PROVING A POINT TO HIMSELF
John O'Hara, Treasury Manager at EE, completed his AMCT not just to support his professional development, but to a prove a point to himself that he still had the discipline to study. Kudos to a man who loves a personal challenge!
What does your current role entail?
I manage a treasury team who view themselves very much as custodians of the company’s cash. This manifests itself in a number of ways: maintaining strong controls and governance to minimise risk of error or fraud; monitoring and reconciling daily bank positions to ensure we have enough short-term cash to meet the company’s obligations; evaluating and proposing actions to keep medium & long-term funding at a level capable of coping with foreseeable shocks; forecasting exposures to exchange rate or interest rate movements and using financial instruments to mitigate risks arising; communicating regularly with stakeholders to give comfort that all of the above processes are functioning as intended, and to make recommendations as to how they could evolve.
How did you end up in a career in treasury?
I studied and qualified with the Chartered Institute of Management Accountants after graduating from university and followed a traditional planning, reporting and analysis career path for nearly 20 years. I was eventually offered the opportunity to second into a treasury management role to cover maternity leave, found that I enjoyed the challenge, and was encouraged to study with the ACT to further my career and to add to my employer’s knowledge base and expertise.
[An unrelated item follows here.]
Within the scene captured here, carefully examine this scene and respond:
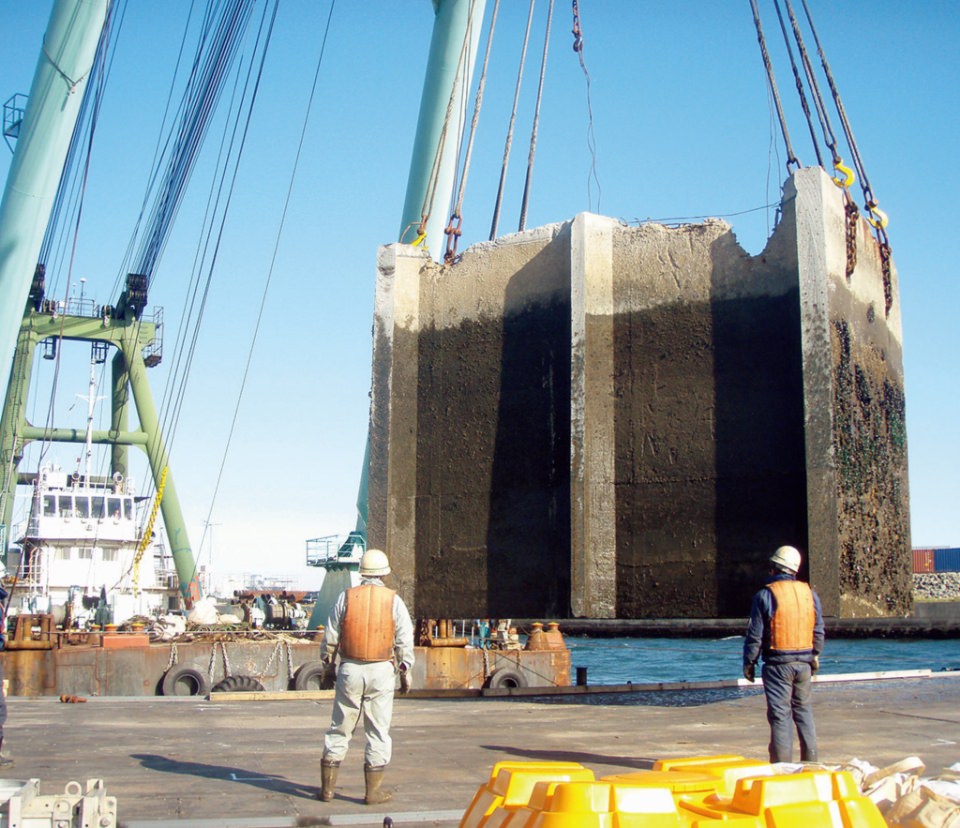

Why did you take this qualification? What was your main objective?
Professionally - to approach business decision making from a new perspective, with a new set of tools. Personally – to prove that I could do it, and to rediscover how to learn
Which specific areas of your job role will this qualification support?
I’ve become able to speak with more authority when discussing FX hedging process and policy with other treasury professionals and with external auditors. It’s the area of my role that comes under the most scrutiny, and the knowledge gained from achieving the AMCT designation now underpins many of my detailed discussions with subject matter experts and also my interactions with other business functions.
Are there particular areas of treasury/finance that this qualification helped you understand even better as a result of your studies?
The AMCT Diploma has added depth to my understanding of risk management and the multiple objectives that can vie for supremacy. I’ve learned that there is rarely a “one size fits all” approach, and that a good understanding of an organisation’s risk profile and preferences is vital. There are numerous techniques available to the treasurer which, when used appropriately, will lead to the best fit under the given circumstances.
What are the benefits of having professional qualifications to add to your CV/résumé?
Current and prospective employers will know that a recognised benchmark of professional expertise has been attained. It demonstrates a level of dedication and of curiosity that those without a similar qualification must prove in other ways.
What happens next in your career and how has this qualification helped?
Having spent 18 months being encouraged and supported by my manager, my team and my colleagues, I now have a chance to give something back. Our business, like many others, is going through a period of structural change and I have an active role to play in ensuring that its liquidity, funding and risk management requirements are met without disruption.
What were the benefits of being able to study online?
Studying online allowed me to progress at my own pace, at the times which were most convenient for me. Topics which didn’t immediately click could have more time devoted to them if needed. The exercises at the end of each section really helped to cement the key points, but the best advice contained throughout the ACT learning materials was to practice past exam papers. I practiced, practiced and practiced again. Once a topic started to feel a little bit repetitive and overly familiar, I knew that the pieces were falling into place and I could then move on to my next revision subject.